• _EXERCISE PROMPT_
Look through the data below for the string "arctoides", and copy every line where it turns up.
= = = = =
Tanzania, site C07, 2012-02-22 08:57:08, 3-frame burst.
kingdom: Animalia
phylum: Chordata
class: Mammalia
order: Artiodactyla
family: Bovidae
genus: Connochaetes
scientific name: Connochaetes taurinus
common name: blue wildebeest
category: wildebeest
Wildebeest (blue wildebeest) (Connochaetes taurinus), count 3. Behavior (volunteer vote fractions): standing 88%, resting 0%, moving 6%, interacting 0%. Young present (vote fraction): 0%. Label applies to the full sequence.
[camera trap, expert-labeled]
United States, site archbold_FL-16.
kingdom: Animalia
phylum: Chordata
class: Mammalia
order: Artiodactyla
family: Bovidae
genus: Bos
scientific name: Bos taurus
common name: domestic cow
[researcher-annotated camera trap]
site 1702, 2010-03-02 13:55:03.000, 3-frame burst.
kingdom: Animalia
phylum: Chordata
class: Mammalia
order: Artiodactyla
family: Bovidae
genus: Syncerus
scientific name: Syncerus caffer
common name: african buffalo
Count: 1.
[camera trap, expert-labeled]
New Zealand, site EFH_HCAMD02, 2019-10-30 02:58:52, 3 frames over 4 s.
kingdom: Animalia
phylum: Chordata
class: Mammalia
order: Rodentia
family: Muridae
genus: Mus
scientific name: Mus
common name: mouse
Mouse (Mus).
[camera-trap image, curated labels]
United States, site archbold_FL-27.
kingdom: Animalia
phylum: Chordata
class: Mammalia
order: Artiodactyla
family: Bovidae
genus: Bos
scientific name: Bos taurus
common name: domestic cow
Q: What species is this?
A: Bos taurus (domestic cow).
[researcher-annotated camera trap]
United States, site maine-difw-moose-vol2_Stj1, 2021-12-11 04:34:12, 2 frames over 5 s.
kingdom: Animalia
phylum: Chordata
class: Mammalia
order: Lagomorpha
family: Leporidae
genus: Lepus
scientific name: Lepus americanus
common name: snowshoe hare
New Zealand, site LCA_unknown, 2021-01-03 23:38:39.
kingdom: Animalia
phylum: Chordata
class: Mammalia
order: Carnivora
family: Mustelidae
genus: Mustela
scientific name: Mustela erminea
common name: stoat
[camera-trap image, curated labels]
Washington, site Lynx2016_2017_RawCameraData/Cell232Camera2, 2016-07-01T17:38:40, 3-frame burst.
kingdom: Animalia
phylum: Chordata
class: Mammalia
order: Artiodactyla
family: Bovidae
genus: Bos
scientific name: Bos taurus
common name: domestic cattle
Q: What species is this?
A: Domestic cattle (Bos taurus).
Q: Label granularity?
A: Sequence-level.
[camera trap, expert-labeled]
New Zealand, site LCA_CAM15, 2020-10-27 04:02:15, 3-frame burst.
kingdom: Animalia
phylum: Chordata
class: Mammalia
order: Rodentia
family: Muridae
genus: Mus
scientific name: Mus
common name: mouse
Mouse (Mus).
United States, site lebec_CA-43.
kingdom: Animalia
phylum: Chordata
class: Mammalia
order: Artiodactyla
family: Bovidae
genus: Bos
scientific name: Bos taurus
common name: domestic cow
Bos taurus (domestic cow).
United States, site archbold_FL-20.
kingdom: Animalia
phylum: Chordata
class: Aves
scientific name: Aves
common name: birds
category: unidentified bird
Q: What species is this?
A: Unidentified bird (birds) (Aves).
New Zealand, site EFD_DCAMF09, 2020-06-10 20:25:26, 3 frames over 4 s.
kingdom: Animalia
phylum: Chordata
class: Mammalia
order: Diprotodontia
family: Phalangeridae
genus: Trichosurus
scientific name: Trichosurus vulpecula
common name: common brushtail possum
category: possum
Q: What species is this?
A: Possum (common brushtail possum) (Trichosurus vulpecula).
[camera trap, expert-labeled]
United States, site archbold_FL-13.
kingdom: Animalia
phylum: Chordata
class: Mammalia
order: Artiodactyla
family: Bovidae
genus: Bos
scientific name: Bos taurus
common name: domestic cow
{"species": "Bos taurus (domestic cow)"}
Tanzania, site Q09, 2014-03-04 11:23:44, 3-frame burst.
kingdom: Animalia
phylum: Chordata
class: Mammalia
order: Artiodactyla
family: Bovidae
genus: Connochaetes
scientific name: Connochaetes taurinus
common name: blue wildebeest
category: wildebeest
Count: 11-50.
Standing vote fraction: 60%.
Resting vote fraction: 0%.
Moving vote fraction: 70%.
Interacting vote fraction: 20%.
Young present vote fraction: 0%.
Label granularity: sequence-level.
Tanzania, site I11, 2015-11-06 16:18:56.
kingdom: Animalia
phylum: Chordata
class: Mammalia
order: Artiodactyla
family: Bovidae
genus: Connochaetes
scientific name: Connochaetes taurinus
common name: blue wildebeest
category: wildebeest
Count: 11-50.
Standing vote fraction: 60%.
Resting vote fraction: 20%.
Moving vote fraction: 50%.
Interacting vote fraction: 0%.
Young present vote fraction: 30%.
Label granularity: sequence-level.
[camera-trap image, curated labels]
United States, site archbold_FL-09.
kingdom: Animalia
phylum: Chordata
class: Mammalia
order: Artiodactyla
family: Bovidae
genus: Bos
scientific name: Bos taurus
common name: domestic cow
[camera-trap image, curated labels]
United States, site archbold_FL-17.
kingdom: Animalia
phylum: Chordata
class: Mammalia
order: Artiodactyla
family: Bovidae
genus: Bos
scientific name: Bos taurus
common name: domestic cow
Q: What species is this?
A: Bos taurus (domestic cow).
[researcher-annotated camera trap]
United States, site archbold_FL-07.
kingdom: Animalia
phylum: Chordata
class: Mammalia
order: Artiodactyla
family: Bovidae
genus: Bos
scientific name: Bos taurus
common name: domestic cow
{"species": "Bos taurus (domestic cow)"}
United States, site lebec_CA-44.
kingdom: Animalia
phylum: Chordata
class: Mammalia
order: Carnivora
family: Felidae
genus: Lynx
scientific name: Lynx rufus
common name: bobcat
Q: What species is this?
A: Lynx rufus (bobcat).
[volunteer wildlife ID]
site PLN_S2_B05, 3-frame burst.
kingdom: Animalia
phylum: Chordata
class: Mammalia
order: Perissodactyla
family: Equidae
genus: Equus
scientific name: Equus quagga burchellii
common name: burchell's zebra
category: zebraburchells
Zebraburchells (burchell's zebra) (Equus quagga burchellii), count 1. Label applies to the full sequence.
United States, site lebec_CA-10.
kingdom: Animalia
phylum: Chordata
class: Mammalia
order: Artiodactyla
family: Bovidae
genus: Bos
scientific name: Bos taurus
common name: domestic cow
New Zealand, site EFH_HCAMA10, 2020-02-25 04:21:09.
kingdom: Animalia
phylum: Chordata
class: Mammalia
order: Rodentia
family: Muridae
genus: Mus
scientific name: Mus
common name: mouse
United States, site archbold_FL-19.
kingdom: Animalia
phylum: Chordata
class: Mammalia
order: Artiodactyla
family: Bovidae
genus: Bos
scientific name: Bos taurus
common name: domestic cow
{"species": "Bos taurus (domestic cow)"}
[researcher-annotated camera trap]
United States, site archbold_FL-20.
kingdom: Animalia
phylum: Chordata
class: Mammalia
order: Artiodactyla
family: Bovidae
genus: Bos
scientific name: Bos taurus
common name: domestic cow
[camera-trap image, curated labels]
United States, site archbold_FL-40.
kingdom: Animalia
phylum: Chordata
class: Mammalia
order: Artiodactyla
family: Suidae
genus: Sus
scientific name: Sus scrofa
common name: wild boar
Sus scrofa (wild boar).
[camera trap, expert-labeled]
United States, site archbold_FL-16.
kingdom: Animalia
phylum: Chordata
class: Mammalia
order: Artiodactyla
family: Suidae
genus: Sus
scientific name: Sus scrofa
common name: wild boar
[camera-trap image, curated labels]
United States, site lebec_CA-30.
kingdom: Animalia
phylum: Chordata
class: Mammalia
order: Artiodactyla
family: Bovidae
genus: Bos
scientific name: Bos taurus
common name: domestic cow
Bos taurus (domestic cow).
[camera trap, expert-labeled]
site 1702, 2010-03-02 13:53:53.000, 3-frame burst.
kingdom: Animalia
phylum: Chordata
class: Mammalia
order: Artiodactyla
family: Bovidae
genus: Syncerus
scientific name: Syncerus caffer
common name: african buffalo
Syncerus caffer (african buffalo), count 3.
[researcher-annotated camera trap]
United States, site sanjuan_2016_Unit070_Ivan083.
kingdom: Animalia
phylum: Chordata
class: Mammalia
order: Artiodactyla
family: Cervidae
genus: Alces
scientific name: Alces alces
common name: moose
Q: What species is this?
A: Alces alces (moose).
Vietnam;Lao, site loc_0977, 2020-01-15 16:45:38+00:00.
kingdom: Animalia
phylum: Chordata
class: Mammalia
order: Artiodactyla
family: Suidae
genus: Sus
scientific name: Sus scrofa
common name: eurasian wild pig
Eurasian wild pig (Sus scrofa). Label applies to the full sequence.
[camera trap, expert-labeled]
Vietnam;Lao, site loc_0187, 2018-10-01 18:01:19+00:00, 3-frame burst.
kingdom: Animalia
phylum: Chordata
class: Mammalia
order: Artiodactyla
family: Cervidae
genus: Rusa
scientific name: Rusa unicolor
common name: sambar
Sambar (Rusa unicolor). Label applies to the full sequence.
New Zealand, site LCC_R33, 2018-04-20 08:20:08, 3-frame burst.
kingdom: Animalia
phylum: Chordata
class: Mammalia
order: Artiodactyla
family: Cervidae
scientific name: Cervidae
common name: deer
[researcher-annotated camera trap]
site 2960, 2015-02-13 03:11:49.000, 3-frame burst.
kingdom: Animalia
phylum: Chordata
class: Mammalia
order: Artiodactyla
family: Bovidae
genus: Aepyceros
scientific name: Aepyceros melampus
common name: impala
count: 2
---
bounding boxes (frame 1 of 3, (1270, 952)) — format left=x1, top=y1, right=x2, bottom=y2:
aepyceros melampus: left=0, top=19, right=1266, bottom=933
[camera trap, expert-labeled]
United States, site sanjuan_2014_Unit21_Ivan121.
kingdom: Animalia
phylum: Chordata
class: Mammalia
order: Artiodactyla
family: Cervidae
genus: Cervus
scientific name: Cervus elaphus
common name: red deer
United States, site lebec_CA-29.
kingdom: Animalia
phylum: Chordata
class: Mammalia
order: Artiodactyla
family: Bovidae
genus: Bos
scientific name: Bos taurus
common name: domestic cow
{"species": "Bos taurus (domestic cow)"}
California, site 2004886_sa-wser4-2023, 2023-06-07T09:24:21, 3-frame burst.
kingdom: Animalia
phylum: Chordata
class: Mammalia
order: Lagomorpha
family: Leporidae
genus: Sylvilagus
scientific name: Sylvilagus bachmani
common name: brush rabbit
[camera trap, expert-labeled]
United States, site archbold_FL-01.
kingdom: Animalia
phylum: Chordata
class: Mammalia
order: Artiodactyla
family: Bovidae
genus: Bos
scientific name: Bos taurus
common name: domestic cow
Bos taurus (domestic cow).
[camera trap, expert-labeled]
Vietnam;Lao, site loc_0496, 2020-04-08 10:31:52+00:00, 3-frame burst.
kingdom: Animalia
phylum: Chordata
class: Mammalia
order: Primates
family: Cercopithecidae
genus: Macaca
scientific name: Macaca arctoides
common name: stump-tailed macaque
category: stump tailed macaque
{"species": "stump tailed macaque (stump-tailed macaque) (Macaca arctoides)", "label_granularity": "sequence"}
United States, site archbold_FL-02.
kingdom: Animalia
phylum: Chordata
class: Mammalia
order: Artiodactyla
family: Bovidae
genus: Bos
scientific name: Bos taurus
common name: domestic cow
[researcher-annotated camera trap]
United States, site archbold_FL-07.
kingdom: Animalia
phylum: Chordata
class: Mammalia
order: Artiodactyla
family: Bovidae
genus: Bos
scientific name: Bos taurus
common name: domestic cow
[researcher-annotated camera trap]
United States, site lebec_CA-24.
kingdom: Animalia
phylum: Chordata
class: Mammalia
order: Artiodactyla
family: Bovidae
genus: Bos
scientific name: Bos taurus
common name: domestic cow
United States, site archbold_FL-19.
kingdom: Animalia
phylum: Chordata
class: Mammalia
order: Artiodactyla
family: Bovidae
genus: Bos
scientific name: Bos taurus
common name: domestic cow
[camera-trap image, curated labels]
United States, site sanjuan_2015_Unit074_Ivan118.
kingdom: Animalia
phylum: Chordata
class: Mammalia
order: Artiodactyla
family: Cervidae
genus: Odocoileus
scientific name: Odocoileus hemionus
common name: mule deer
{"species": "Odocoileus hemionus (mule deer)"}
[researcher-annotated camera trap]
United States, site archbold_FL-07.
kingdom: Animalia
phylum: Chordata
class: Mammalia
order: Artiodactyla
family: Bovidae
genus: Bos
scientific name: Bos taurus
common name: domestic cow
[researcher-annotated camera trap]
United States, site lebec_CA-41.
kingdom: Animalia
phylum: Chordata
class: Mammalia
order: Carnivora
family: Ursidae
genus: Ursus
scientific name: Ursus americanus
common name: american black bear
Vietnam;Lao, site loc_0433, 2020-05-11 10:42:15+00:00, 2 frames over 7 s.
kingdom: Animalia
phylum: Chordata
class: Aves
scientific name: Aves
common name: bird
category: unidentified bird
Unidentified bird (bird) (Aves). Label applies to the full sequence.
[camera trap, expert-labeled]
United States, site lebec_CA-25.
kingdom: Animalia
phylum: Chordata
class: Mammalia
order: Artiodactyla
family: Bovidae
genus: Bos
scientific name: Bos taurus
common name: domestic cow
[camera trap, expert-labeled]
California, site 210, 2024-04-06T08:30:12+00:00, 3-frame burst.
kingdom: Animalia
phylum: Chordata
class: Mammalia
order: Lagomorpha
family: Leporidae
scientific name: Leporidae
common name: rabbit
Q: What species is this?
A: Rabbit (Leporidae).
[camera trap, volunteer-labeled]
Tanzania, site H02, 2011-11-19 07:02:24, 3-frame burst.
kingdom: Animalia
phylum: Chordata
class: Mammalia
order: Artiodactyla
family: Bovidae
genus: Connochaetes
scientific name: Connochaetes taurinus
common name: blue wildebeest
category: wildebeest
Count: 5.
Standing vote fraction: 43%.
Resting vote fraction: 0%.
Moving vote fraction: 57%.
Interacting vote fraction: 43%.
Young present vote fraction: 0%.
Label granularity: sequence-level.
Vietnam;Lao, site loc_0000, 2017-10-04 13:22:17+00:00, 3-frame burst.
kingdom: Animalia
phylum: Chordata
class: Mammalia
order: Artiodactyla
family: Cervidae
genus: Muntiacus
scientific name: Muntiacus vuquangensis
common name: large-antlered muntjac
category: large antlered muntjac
= = = = =
• _TASK SOLUTION_
scientific name: Macaca arctoides
{"species": "stump tailed macaque (stump-tailed macaque) (Macaca arctoides)", "label_granularity": "sequence"}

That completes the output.